-- ACTIVITY --
Please set down, exactly, the line with "phylum: Chordata" and all lines that follow it through the end of the records below.

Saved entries
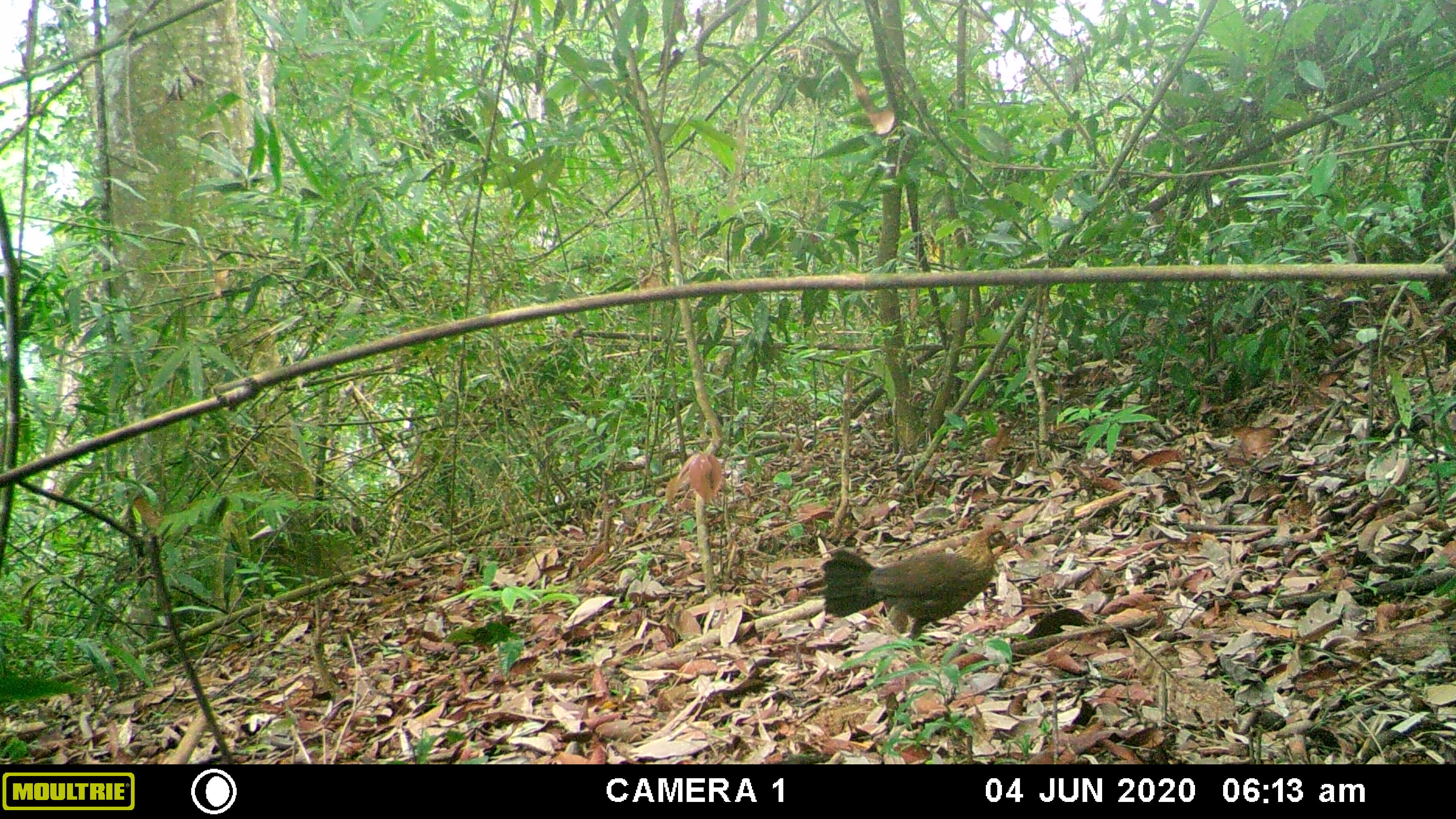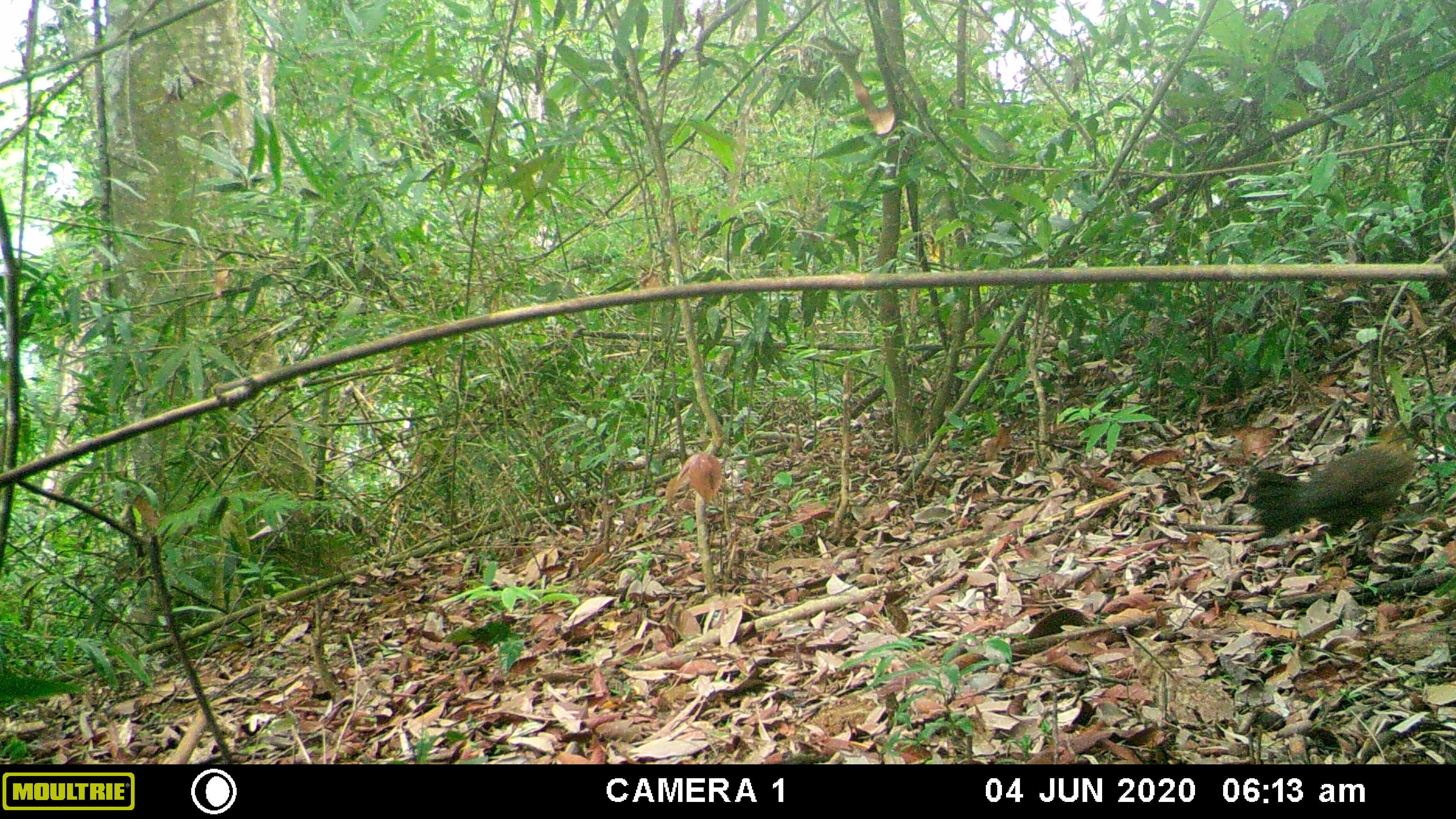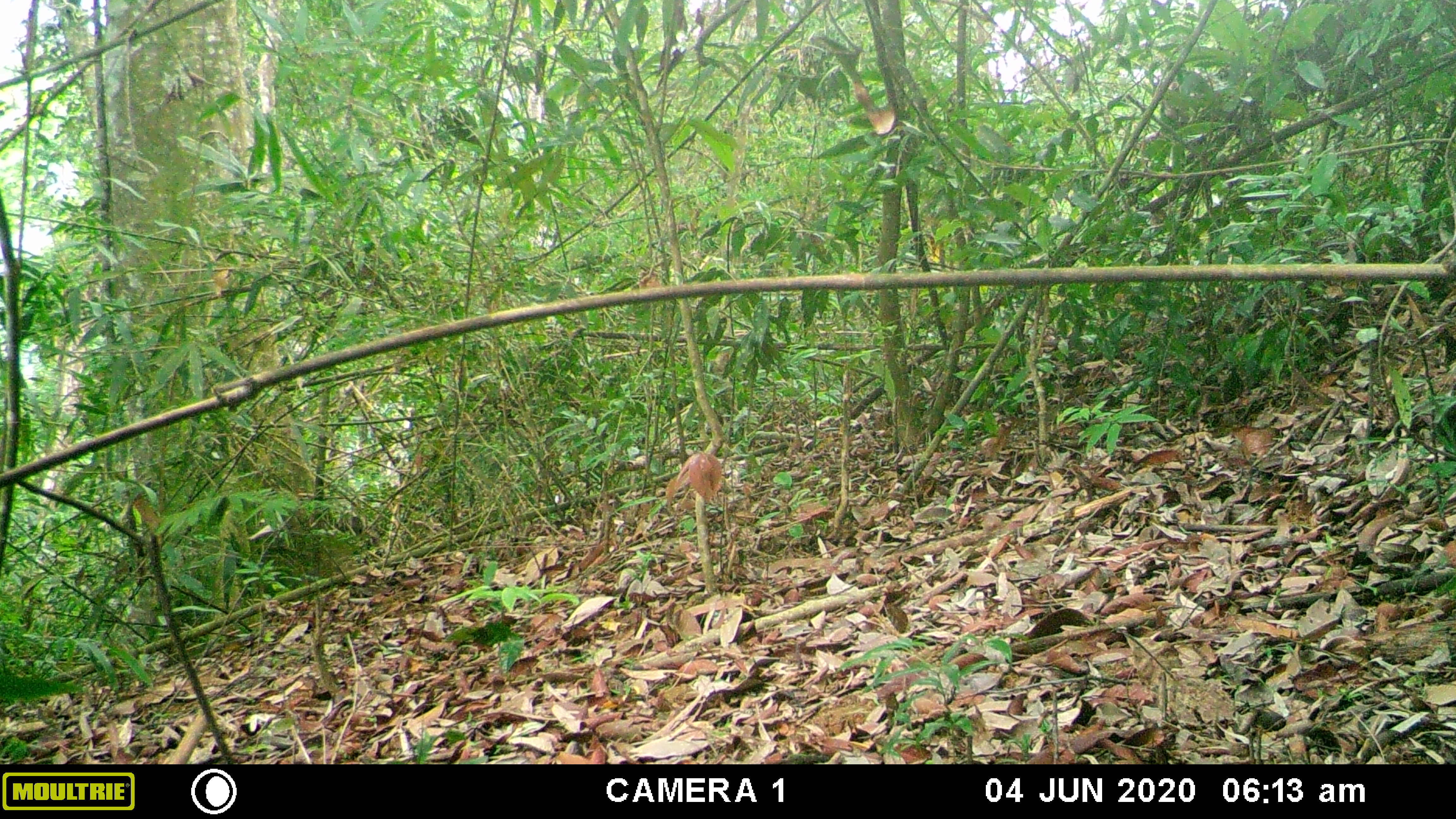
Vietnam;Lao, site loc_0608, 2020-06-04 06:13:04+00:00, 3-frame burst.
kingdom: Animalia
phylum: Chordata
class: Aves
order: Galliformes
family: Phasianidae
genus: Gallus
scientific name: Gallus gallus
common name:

-- REPLY TO THE EXERCISE --
phylum: Chordata
class: Aves
order: Galliformes
family: Phasianidae
genus: Gallus
scientific name: Gallus gallus
common name:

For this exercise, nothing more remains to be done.